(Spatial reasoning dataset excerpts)
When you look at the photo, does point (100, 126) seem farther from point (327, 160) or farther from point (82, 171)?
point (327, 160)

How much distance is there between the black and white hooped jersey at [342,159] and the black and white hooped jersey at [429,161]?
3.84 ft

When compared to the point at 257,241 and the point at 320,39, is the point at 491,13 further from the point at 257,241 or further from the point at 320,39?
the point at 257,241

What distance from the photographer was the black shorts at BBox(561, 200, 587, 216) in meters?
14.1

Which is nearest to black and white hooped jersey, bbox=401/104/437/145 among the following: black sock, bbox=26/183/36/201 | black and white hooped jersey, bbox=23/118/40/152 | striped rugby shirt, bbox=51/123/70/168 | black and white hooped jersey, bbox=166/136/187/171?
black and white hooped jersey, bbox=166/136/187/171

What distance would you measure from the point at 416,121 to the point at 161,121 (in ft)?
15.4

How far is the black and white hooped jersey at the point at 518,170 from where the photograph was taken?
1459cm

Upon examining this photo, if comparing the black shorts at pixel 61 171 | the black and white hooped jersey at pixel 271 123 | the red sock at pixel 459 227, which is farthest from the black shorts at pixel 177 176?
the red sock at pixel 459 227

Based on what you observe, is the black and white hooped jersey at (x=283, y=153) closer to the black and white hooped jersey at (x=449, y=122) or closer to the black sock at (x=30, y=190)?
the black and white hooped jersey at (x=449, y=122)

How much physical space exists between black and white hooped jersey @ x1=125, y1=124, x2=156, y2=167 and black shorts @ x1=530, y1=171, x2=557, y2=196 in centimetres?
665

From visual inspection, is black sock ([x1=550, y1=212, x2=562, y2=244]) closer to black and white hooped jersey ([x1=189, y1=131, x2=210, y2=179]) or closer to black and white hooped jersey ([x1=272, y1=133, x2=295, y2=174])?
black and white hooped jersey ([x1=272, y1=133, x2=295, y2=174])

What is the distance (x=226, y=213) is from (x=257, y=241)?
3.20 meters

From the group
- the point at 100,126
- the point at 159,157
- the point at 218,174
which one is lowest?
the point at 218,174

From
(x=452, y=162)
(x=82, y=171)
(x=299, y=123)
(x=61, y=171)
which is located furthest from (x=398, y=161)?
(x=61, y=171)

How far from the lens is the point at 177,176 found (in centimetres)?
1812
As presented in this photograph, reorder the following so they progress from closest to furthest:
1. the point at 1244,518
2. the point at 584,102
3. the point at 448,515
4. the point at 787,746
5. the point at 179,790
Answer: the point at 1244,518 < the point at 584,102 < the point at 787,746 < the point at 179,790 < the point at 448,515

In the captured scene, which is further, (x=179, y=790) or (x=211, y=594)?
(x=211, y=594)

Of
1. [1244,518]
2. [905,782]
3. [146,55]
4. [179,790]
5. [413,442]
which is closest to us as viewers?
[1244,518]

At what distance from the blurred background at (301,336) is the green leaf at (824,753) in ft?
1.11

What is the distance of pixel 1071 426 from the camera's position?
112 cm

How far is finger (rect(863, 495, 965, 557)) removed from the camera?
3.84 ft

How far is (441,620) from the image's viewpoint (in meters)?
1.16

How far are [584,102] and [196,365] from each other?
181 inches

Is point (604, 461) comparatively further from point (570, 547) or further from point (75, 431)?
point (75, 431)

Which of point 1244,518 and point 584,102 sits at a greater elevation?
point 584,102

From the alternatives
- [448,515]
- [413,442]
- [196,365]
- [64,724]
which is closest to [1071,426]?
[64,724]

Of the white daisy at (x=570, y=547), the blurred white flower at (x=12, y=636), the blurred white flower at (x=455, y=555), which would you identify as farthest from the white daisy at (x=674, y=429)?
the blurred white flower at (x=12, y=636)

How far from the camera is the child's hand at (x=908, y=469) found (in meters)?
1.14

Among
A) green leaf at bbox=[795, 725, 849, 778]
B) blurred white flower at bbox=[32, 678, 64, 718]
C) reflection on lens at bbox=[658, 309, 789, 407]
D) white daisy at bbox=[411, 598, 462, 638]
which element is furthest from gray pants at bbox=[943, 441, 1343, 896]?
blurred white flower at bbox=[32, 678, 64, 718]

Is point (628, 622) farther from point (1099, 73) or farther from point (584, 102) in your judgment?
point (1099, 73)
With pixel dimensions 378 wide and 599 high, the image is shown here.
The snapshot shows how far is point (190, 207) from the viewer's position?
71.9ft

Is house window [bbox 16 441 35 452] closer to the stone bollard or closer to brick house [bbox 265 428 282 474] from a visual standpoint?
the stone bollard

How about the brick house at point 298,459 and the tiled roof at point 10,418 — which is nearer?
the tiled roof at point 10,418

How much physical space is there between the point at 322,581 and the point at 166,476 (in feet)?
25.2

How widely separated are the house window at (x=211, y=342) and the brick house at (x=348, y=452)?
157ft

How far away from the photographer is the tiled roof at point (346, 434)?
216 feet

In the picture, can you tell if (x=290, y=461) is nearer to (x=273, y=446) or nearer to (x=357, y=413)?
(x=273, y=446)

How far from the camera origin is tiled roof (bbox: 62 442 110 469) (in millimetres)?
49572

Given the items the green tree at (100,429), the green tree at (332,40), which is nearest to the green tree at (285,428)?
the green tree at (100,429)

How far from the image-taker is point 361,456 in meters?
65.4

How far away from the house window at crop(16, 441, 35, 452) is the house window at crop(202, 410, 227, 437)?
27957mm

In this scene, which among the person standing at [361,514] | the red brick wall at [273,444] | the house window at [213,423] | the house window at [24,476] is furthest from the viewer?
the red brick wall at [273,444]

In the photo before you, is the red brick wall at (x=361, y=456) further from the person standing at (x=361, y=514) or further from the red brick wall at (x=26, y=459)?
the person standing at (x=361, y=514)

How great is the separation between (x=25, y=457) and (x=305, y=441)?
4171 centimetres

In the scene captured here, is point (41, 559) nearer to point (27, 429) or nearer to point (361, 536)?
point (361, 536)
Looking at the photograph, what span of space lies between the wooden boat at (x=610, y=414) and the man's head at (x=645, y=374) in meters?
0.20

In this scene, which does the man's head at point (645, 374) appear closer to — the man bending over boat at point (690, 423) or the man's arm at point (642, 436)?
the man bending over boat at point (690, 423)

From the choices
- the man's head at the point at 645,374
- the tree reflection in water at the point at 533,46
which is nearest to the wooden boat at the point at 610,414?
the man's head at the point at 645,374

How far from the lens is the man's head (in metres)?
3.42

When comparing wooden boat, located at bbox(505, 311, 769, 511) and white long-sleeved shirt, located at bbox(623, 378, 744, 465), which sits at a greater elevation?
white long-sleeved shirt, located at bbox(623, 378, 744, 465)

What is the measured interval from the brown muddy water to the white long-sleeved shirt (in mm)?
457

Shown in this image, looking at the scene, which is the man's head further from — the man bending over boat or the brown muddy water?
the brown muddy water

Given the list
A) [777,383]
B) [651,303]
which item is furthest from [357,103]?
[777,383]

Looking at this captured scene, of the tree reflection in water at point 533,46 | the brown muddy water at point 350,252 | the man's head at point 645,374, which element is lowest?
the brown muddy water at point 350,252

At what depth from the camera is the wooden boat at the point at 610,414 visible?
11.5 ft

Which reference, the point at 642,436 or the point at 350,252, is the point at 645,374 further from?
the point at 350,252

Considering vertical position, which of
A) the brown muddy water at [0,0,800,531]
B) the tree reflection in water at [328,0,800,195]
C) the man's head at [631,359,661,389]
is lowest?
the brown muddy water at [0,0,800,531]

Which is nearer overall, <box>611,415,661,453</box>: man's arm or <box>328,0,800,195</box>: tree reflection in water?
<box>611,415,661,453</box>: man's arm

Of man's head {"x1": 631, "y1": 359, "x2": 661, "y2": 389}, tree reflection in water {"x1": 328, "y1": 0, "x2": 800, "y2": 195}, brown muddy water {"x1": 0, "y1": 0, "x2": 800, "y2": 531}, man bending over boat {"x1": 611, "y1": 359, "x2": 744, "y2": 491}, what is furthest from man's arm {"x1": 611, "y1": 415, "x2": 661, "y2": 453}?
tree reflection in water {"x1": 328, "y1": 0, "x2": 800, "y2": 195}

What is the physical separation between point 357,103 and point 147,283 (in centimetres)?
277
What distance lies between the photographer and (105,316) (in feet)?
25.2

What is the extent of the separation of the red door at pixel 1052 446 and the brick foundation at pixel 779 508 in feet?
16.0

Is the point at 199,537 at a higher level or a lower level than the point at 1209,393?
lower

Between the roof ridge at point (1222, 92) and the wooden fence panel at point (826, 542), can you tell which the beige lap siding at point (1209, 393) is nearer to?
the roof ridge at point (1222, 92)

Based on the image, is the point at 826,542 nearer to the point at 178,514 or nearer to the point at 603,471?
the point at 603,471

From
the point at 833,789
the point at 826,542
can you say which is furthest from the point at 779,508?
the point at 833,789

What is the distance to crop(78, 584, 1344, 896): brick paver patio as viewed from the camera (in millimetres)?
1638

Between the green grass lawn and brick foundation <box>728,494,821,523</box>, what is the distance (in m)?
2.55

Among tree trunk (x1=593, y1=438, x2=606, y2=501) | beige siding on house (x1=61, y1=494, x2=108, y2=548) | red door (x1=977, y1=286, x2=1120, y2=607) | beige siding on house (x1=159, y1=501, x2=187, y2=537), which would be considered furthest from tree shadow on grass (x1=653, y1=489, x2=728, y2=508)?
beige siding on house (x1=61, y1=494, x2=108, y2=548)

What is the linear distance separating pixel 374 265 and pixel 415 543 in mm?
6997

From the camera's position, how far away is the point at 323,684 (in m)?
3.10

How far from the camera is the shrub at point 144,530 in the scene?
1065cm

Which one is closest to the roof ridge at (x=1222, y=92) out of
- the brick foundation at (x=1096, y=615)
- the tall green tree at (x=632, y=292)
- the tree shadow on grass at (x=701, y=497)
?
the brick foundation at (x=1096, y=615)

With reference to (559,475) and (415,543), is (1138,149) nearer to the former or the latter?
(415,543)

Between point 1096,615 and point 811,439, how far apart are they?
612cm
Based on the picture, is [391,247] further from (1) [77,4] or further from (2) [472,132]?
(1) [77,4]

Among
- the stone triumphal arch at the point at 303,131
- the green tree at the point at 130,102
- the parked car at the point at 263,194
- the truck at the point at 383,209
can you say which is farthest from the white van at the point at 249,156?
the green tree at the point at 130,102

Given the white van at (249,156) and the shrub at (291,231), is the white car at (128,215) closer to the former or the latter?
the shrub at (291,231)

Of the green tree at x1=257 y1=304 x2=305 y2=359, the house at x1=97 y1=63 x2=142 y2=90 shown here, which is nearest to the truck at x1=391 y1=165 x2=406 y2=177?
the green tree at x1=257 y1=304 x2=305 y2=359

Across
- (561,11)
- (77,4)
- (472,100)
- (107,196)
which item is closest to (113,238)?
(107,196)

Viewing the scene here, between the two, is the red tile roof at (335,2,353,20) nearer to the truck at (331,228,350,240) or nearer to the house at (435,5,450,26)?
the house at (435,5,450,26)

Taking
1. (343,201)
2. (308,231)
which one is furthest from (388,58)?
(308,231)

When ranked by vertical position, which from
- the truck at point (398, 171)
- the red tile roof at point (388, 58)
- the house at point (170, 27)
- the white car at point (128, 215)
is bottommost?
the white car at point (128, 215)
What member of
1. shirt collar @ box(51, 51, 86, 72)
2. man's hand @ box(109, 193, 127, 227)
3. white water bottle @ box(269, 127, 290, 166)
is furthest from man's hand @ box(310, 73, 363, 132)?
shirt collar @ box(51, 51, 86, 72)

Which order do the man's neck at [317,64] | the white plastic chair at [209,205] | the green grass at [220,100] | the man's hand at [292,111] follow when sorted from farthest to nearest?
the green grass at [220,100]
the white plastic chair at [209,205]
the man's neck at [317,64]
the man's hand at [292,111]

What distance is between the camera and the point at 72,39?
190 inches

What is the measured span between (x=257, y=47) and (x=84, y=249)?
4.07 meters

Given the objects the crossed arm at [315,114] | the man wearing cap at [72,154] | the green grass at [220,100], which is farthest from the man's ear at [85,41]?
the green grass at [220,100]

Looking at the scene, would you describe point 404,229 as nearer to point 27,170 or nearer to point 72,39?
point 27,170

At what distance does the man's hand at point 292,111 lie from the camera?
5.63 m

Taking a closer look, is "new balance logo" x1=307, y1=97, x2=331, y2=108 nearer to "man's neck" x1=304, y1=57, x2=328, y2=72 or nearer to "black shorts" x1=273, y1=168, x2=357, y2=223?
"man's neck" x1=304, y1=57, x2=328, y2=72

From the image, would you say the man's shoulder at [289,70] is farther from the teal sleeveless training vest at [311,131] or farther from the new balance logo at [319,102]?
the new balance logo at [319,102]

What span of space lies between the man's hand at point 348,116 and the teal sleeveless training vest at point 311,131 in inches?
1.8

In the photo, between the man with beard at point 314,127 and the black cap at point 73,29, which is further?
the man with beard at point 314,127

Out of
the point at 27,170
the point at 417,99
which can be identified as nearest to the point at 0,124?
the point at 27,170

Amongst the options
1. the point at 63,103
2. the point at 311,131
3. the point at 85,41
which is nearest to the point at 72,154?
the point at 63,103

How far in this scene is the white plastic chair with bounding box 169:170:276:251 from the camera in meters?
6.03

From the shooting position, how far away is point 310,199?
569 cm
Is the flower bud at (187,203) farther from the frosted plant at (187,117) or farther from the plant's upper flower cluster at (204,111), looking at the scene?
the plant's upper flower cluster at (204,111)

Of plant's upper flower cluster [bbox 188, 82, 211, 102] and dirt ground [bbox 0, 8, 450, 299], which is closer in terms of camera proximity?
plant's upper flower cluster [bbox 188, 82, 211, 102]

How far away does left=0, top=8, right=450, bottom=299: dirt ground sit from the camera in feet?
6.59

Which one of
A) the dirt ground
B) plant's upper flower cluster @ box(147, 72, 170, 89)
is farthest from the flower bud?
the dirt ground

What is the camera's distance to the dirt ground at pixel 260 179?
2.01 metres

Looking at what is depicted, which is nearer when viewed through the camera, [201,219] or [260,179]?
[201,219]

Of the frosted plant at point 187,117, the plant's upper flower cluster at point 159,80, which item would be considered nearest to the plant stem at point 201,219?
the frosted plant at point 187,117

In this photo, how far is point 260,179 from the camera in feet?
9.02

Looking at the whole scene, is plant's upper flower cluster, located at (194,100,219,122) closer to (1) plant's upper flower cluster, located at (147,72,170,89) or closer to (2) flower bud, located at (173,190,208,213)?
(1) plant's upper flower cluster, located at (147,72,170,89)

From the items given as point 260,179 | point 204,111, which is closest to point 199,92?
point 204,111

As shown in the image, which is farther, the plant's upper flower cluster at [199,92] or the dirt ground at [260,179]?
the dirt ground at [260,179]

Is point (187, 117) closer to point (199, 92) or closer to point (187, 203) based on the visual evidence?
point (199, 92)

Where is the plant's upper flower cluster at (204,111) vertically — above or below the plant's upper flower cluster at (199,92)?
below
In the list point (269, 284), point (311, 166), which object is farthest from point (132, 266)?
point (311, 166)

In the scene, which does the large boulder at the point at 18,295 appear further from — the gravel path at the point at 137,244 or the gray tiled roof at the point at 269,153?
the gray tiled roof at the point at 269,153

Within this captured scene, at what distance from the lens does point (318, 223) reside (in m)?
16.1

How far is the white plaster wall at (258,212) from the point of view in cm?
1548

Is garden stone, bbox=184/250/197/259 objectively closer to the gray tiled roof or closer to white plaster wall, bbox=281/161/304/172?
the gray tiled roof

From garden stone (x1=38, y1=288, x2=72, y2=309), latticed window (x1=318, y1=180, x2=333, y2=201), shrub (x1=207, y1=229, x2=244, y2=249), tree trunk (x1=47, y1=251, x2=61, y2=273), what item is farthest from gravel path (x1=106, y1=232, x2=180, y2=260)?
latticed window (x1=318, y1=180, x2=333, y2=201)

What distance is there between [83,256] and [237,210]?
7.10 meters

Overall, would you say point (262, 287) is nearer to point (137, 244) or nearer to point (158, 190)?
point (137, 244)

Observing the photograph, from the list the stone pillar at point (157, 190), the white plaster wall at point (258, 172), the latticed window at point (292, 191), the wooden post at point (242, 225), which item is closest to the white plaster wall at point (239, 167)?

▶ [WRITTEN REQUEST]:
Repeat exactly the lines starting at the line with "In the list" and ending with the final line of the entries. Include nothing else.

▶ [WRITTEN ANSWER]:
In the list point (269, 284), point (311, 166), which object is farthest from point (132, 266)?
point (311, 166)

In the scene, which does the large boulder at the point at 18,295 appear further from — the gravel path at the point at 137,244 or the gray tiled roof at the point at 269,153?
the gray tiled roof at the point at 269,153

Within this captured scene, at what distance from the lens does point (318, 223) reside (in m)?
16.1

How far is the white plaster wall at (258,212) from the point of view in cm?
1548

Is garden stone, bbox=184/250/197/259 objectively closer to the gray tiled roof or closer to white plaster wall, bbox=281/161/304/172?
the gray tiled roof

From garden stone (x1=38, y1=288, x2=72, y2=309), latticed window (x1=318, y1=180, x2=333, y2=201), shrub (x1=207, y1=229, x2=244, y2=249), tree trunk (x1=47, y1=251, x2=61, y2=273), what item is farthest from gravel path (x1=106, y1=232, x2=180, y2=260)?
latticed window (x1=318, y1=180, x2=333, y2=201)

What distance is there between [83,256] and [237,210]?
7.10 meters

Overall, would you say point (262, 287) is nearer to point (137, 244) or nearer to point (158, 190)?
point (137, 244)

Observing the photograph, from the list the stone pillar at point (157, 190), the white plaster wall at point (258, 172), the latticed window at point (292, 191), the wooden post at point (242, 225), which item is closest to the white plaster wall at point (239, 167)?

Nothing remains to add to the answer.